Es sei den Stuttgarter Nachrichten gelungen, durch eine entsprechende Berichterstattung die Mehrheit des Gemeinderats dafür zu gewinnen, dass der Versuch abgebrochen und eine Entscheidung vorgezogen wird, ohne dass die notwendigen Grundlagen dafür geschaffen worden sind. Ein soziales Recycling, das den Steuerzahler nichts kostet, werde es künftig nicht mehr geben. Er räume ein, dass es durchaus Probleme gegeben hat, wenn zusätzlicher Sperrmüll vor der eigenen Haustür abgelagert wurde, der bei der Abholung dann vielleicht nicht mitgenommen wird. Beim Bestellsystem habe man aber die gleichen Erfahrungen machen müssen. Die Hoffnungen, die in das neue System gesetzt werden, würden sich nicht erfüllen. Er bedauere, dass die Mehrheit jetzt der Vorlage zustimmen werde.

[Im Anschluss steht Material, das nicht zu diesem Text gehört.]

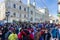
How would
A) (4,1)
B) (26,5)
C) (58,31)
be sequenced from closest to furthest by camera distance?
(58,31)
(4,1)
(26,5)

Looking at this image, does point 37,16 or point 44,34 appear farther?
point 37,16

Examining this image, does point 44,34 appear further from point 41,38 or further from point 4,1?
point 4,1

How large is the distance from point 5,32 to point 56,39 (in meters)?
2.73

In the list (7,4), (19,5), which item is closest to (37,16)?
(19,5)

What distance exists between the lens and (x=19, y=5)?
1738 inches

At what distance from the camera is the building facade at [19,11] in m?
39.1

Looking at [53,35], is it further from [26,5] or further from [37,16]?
[37,16]

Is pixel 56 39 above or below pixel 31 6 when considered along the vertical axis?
below

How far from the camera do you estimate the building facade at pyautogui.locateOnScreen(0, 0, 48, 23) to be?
39.1 meters

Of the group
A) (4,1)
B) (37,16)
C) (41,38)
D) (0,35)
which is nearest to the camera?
(41,38)

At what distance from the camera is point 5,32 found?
389 inches

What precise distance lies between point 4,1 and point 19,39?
3015 cm

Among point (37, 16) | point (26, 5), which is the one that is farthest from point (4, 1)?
point (37, 16)

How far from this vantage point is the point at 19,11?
1748 inches
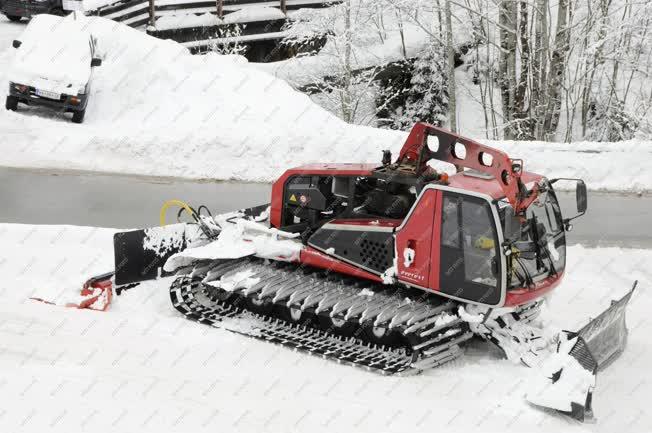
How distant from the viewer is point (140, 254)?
32.0 ft

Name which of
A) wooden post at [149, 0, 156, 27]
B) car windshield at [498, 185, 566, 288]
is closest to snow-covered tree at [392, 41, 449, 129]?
wooden post at [149, 0, 156, 27]

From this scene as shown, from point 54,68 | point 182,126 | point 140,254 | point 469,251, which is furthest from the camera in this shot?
point 54,68

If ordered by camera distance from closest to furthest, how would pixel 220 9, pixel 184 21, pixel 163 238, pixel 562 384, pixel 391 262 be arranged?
pixel 562 384 → pixel 391 262 → pixel 163 238 → pixel 184 21 → pixel 220 9

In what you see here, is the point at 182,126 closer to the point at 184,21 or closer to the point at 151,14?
the point at 151,14

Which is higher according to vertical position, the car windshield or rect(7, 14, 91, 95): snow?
rect(7, 14, 91, 95): snow

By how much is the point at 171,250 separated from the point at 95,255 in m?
1.94

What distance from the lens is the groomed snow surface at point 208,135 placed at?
14.8 metres

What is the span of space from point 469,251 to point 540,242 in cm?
79

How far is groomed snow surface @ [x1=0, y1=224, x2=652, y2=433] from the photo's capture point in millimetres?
7289

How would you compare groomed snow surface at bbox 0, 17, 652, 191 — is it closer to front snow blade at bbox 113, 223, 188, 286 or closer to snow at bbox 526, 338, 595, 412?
front snow blade at bbox 113, 223, 188, 286

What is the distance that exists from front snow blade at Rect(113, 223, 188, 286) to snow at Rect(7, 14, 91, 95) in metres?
8.24

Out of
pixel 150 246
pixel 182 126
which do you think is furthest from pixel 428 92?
pixel 150 246

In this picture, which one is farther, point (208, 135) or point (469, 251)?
point (208, 135)

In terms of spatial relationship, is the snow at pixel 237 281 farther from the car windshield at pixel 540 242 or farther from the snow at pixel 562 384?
the snow at pixel 562 384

StR Zaiß (FW) trägt vor, dass seine Fraktion geteilter Meinung sei. Nicht alle seien dafür, das System schon ab sofort umzustellen. Für Kartenabholung spreche die saubere, geordnete Abfuhr, für die Abholung nach dem alten Prinzip die Tatsache, dass doch jeder irgendwann einmal etwas beim Sperrmüll gefunden und durchaus noch lange in Gebrauch hatte.

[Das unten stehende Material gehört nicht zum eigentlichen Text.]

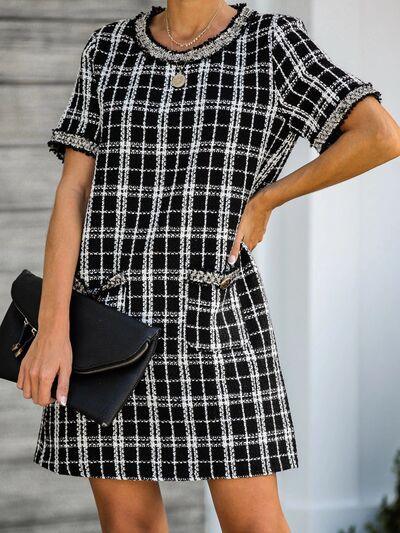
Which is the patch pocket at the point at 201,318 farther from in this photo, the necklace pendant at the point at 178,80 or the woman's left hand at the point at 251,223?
the necklace pendant at the point at 178,80

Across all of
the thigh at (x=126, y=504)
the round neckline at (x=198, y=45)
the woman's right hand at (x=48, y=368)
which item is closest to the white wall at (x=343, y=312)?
the round neckline at (x=198, y=45)

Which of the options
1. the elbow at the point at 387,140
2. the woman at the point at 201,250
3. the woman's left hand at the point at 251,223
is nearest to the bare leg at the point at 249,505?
the woman at the point at 201,250

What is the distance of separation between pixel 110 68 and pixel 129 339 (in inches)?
23.1

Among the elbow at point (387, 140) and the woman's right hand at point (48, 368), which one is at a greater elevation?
the elbow at point (387, 140)

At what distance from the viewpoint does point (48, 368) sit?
1957 millimetres

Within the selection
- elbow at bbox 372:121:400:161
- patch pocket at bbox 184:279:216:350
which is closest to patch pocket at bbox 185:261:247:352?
patch pocket at bbox 184:279:216:350

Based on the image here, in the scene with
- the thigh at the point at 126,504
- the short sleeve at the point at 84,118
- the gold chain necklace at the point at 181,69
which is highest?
the gold chain necklace at the point at 181,69

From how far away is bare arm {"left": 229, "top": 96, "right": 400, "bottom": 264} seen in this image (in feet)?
6.40

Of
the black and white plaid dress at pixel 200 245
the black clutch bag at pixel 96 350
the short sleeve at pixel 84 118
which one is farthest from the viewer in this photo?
the short sleeve at pixel 84 118

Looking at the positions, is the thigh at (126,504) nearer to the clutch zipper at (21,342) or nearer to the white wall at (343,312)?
the clutch zipper at (21,342)

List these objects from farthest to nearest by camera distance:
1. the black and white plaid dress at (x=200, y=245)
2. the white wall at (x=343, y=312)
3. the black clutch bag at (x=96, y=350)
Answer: the white wall at (x=343, y=312) → the black and white plaid dress at (x=200, y=245) → the black clutch bag at (x=96, y=350)

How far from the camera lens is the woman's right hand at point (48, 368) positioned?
1.95 m

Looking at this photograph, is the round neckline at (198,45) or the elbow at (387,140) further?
the round neckline at (198,45)

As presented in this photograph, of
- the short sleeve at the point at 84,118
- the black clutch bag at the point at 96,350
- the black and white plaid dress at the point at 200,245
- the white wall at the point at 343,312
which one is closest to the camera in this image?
the black clutch bag at the point at 96,350
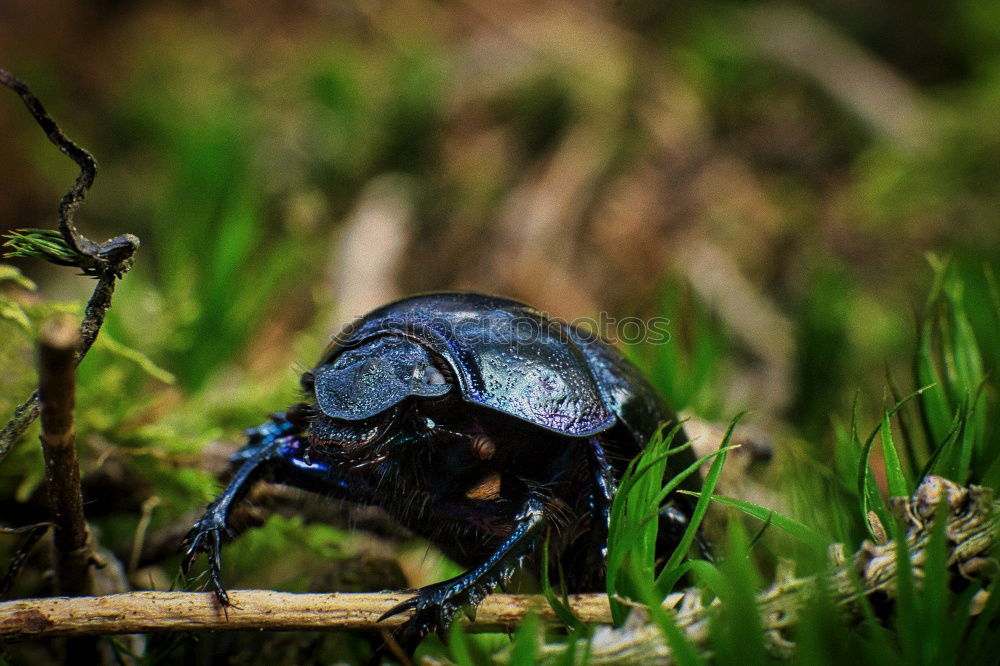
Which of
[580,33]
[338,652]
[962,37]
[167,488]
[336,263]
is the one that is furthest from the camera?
[580,33]

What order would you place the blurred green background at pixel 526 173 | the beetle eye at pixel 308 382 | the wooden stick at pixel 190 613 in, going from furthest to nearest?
the blurred green background at pixel 526 173, the beetle eye at pixel 308 382, the wooden stick at pixel 190 613

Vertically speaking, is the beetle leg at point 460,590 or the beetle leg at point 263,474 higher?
the beetle leg at point 263,474

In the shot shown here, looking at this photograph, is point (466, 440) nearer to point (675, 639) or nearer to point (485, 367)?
point (485, 367)

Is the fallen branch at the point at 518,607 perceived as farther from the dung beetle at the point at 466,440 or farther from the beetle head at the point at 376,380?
the beetle head at the point at 376,380

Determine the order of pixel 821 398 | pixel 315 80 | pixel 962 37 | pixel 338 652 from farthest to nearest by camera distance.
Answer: pixel 962 37
pixel 315 80
pixel 821 398
pixel 338 652

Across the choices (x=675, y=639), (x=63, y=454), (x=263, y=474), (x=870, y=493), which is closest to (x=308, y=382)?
(x=263, y=474)

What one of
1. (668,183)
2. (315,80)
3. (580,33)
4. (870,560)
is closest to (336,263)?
(315,80)

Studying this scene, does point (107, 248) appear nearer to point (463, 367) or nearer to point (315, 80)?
point (463, 367)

Der Versuch der Anforderung der Sperrmüllabfuhr auf Abruf sei noch nicht so alt, dass man ihn jetzt abbrechen sollte. Man hätte die zwei Jahre ohne Schwierigkeit durchziehen und sich während dieser Zeit auch eine vernünftige Restverwertung überlegen können. Wenn soziale Einrichtungen bei einer Abholung auf Abruf vorneweg die verwertbaren Dinge heraussuchen, würden sie dafür sicherlich Geld verlangen.

StR Dr. Werwigk (FDP) stellt fest, dass es in Straßen, in denen Sperrmüll abgeholt wird, immer chaotisch aussieht. Wer heutzutage etwas noch Gebrauchsfähiges hat, könne dies in Secondhandläden bringen. Das Abholverfahren auf Abruf sei sauberer für die Stadt, und es habe sich in vielen anderen Städten bewährt.

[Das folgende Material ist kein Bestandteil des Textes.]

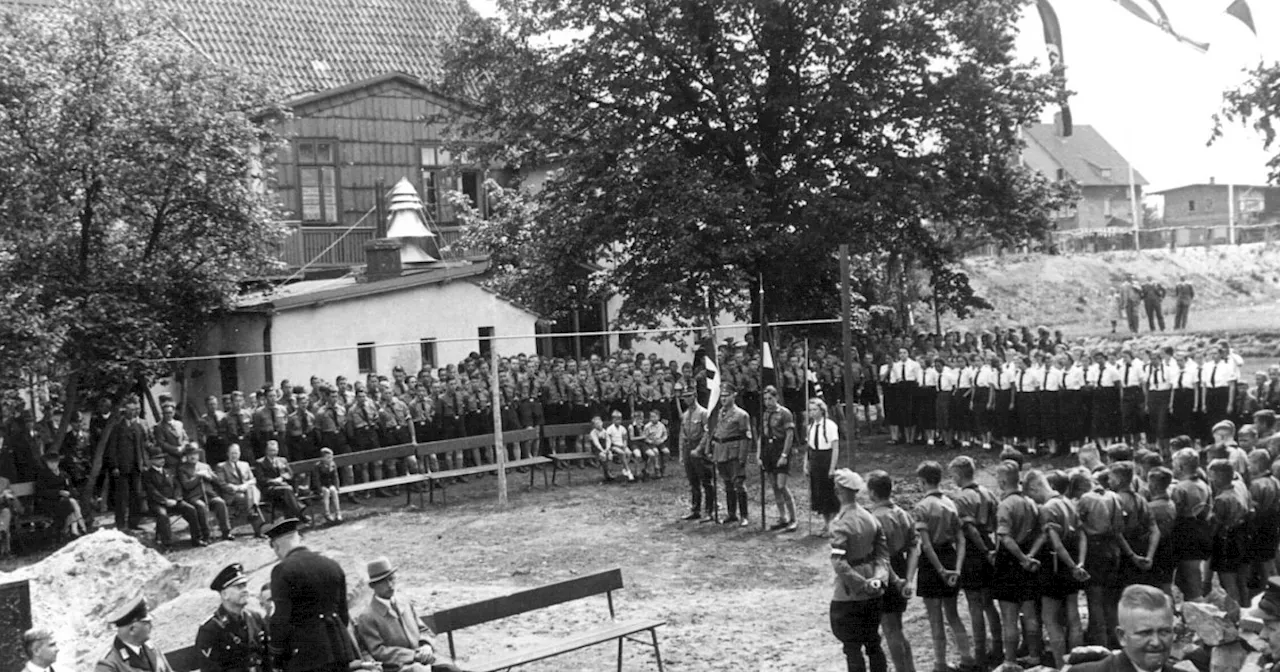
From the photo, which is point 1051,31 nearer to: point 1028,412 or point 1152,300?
point 1152,300

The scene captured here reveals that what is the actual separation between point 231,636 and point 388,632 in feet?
3.45

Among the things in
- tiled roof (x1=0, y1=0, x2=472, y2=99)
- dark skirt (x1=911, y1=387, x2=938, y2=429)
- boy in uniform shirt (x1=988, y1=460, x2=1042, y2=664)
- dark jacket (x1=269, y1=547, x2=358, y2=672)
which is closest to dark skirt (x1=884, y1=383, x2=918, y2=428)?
dark skirt (x1=911, y1=387, x2=938, y2=429)

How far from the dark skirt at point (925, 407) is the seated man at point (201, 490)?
12531mm

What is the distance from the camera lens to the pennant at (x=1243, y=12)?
102 ft

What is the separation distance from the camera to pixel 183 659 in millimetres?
9828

StR Dr. Schlierer (REP) weist darauf hin, dass als Argument für die Sperrmüllabfuhr auf Abruf die angeblich hohe Akzeptanz in der Bevölkerung angeführt werde; jedoch sei die entsprechende Zeitungsumfrage mit Sicherheit nicht repräsentativ. Es gebe zwar die berechtigte Kritik am Müllverwertertourismus in den Abfuhrnächten und am Zerfleddern des Sperrmülls, aber andererseits gebe es den Recyclingeffekt, auch wenn er hier bestritten wurde. Es möge ja sein, dass die Mängel am bisherigen System dazu beigetragen haben, dass manche das andere System bevorzugen, aber allein darauf lasse sich die Entscheidung seiner Ansicht nach nicht stützen. Denn bei der Abwägung der Vor- und Nachteile müsse auch berücksichtigt werden, dass das Bestellsystem auf Karte mit Sicherheit für einige Bevölkerungsgruppen eine bürokratische Schwelle darstellen werde, was dazu führen könne, dass die Sperrmüllabfuhr z. B. von alten Leuten oder Bevölkerungsgruppen mit Sprachbarrieren nicht mehr angenommen wird. Auch alleinstehende Berufstätige würden Probleme haben, ihren Sperrmüll loszuwerden. Es sei damit zu rechnen, dass es nach Abschaffung der turnusmäßigen Abfuhr in wenigen Jahren zu einer Zunahme illegaler Restmüllablagerungen in den Grünanlagen und Wäldern kommt. Das bisherige System habe sich trotz seiner Mängel bewährt.

StR Rockenbauch (SÖS) moniert, dass sein Antrag Nr. 331/2004 zur Beibehaltung der turnusmäßigen Abholung des Sperrmülls in dieser Sitzung nicht zur Diskussion gestellt worden ist.

Hierzu erklärt OB Dr. Schuster, dass im Moment ja genau darüber beraten werde, ob es sinnvoll ist, die Sperrmüllabfuhr umzustellen oder nicht. Die Verwaltung habe sich in ihrer Vorlage für eine Umstellung ausgesprochen. In einigen Stellungnahmen aus der Mitte des Gemeinderats seien gewichtige Gründe dagegen vorgebracht worden. Nun gelte es das Pro und Contra abzuwägen. Im Übrigen sei auch die Haltung der Bevölkerung gespalten.

Für ihn sei es ein wichtiger Teil des neuen Konzepts, dass sich Sozialunternehmen um eine Wiederverwertung unter sozialen Aspekten kümmern. Er stimme allerdings StR Wölfle und StR Zaiß zu, dass diese Aufgabe nicht zum Nulltarif übernommen wird. Es sei klar, dass die hierfür erforderlichen Mittel über die Abfallgebühren refinanziert werden müssen.

Abschließend stellt OB Dr. Schuster den Beschlussantrag der GRDrs 995/2005 einschließlich der Ergänzung durch den Ausschuss für Umwelt und Technik zur Abstimmung hält fest:

Der Gemeinderat beschließt bei 19 Nein-Stimmen mehrheitlich wie beantragt.